* _What you should do_
Copy the items word for word from the line with "Bohai Brand 12mm" up to and including the line with "Resist Like Its", leaving the pictures out of your answer.

* _Exercise material_
··········

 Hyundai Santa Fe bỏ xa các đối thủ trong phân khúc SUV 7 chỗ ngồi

··········

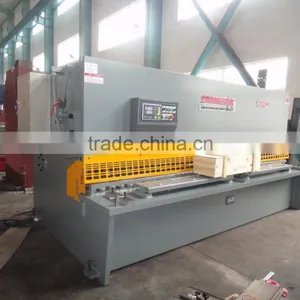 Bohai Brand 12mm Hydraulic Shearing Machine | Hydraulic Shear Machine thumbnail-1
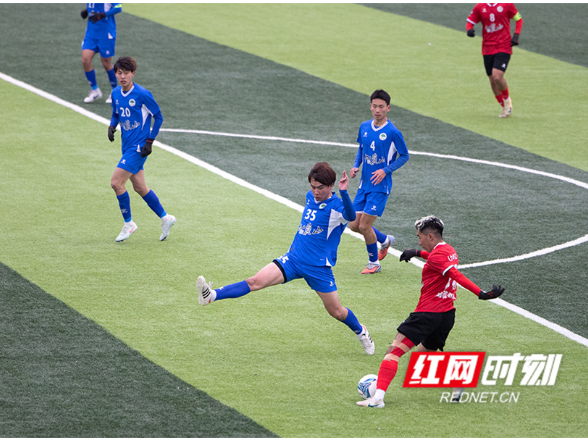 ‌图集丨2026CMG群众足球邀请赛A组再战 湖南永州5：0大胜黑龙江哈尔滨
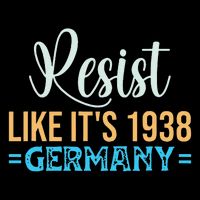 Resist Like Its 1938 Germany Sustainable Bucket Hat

··········

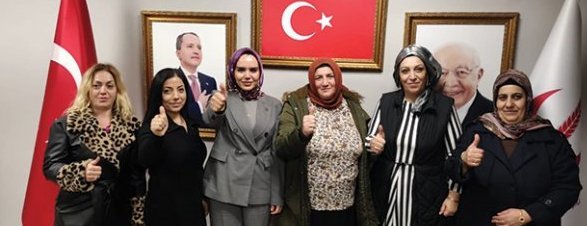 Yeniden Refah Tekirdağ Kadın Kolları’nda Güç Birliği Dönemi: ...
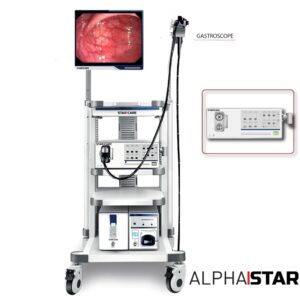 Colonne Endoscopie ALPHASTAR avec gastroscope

··········

* _Answer box_
 Bohai Brand 12mm Hydraulic Shearing Machine | Hydraulic Shear Machine thumbnail-1
 ‌图集丨2026CMG群众足球邀请赛A组再战 湖南永州5：0大胜黑龙江哈尔滨
 Resist Like Its 1938 Germany Sustainable Bucket Hat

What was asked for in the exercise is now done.